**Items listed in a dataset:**
********************

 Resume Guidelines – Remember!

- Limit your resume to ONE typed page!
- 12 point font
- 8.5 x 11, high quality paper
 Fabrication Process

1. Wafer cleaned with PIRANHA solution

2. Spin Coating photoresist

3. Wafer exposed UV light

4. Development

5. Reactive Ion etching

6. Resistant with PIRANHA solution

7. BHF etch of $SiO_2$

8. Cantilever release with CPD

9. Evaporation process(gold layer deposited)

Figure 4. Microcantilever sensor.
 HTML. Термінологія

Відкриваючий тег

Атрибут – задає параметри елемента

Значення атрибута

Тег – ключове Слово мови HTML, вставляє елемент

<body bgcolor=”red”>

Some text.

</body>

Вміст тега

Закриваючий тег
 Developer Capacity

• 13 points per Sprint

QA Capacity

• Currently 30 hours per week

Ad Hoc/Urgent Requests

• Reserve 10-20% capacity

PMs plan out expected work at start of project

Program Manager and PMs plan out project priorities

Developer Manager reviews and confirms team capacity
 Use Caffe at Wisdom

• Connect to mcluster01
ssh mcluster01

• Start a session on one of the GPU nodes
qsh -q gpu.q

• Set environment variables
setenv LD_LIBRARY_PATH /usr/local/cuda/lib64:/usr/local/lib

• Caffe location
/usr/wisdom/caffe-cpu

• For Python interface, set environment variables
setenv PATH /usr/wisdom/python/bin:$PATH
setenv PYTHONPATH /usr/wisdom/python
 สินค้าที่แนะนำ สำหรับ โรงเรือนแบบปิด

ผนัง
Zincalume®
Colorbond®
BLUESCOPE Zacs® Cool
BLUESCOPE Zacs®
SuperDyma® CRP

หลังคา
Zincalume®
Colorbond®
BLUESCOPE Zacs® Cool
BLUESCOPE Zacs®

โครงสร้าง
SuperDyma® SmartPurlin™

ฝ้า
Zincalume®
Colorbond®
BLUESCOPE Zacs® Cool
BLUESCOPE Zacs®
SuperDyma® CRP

********************

**PROBLEM DETAILS:**
Retype all of the entries shown above, exactly.

**WRITTEN RESPONSE:**
 Resume Guidelines – Remember!

- Limit your resume to ONE typed page!
- 12 point font
- 8.5 x 11, high quality paper
 Fabrication Process

1. Wafer cleaned with PIRANHA solution

2. Spin Coating photoresist

3. Wafer exposed UV light

4. Development

5. Reactive Ion etching

6. Resistant with PIRANHA solution

7. BHF etch of $SiO_2$

8. Cantilever release with CPD

9. Evaporation process(gold layer deposited)

Figure 4. Microcantilever sensor.
 HTML. Термінологія

Відкриваючий тег

Атрибут – задає параметри елемента

Значення атрибута

Тег – ключове Слово мови HTML, вставляє елемент

<body bgcolor=”red”>

Some text.

</body>

Вміст тега

Закриваючий тег
 Developer Capacity

• 13 points per Sprint

QA Capacity

• Currently 30 hours per week

Ad Hoc/Urgent Requests

• Reserve 10-20% capacity

PMs plan out expected work at start of project

Program Manager and PMs plan out project priorities

Developer Manager reviews and confirms team capacity
 Use Caffe at Wisdom

• Connect to mcluster01
ssh mcluster01

• Start a session on one of the GPU nodes
qsh -q gpu.q

• Set environment variables
setenv LD_LIBRARY_PATH /usr/local/cuda/lib64:/usr/local/lib

• Caffe location
/usr/wisdom/caffe-cpu

• For Python interface, set environment variables
setenv PATH /usr/wisdom/python/bin:$PATH
setenv PYTHONPATH /usr/wisdom/python
 สินค้าที่แนะนำ สำหรับ โรงเรือนแบบปิด

ผนัง
Zincalume®
Colorbond®
BLUESCOPE Zacs® Cool
BLUESCOPE Zacs®
SuperDyma® CRP

หลังคา
Zincalume®
Colorbond®
BLUESCOPE Zacs® Cool
BLUESCOPE Zacs®

โครงสร้าง
SuperDyma® SmartPurlin™

ฝ้า
Zincalume®
Colorbond®
BLUESCOPE Zacs® Cool
BLUESCOPE Zacs®
SuperDyma® CRP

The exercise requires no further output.